─── Selected passage ───
To be fair, Star Trek didn’t get everything wrong. The original series especially sounded many hopeful notes. More to the point, the producers and writers commented sharply, and justly, on social issues of our era.

First they placed a human-alien hybrid, and a woman of color, on the regular bridge watch. This watch also included a Japanese and, beginning in the second season, a Russian.1 This spoke volumes against racism.2 So did some of the stories that show told. One features two strangers—white on one side, black on the other, but having the black pigment on different sides. They fight constantly, and try to play on the sympathies of Captain James T. Kirk and his officers. Those officers eventually visit the home world of these strangers. The strangers’ respective races have annihilated one another. The two strangers disembark, bitter to the end. A sad Captain Kirk leaves them to stew in the juice they and their fellow ethnics boiled up.3

In another story, the white Captain Kirk, and his black female bridge officer, kiss one another—on screen. True, the natives of the world they were then visiting forced them to do this. But Kirk and Uhura object to the natives applying (telekinetic) force, not to being intimate despite their racial differences.4 (Nichelle Nichols, the actress, did say the studio executives expressed squeamishness about the kiss. She seems to have told them to “kiss off”!)
─── Data extract ───
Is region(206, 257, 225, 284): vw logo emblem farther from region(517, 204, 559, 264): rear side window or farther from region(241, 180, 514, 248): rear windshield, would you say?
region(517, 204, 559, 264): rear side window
───
• [Work to complete]:
Continue the passage on Star Trek and race above, starting after its final sentence.

• [Response below]:
Sexism remains at first

The Star Trek franchise took longer to discuss the sexism and even misogyny of the original production era. Tragically, one actress, playing a junior officer, did a show in which her captain assaulted her in her quarters.5 A few weeks later, a studio executive assaulted the actress back-stage.6 The more ranking executives refused to act. This actress left the show, and turned to drink to deaden the pain.7 In later years, another generation of executives brought this actress back for two cameo appearances – the likely price of her silence. For reasons she never fully explained, she took the name of the offending executive with her to her grave.

As if this did not give enough offense, the last episode of the series8 featured a woman switching bodies with Kirk. She did this after the “old boy network” at the Admiralty, as she saw it, limited her career choices. This made such sexism, at a critical point in Star Trek “history,” canonical. At least one fan cried “Shame!” on that fact.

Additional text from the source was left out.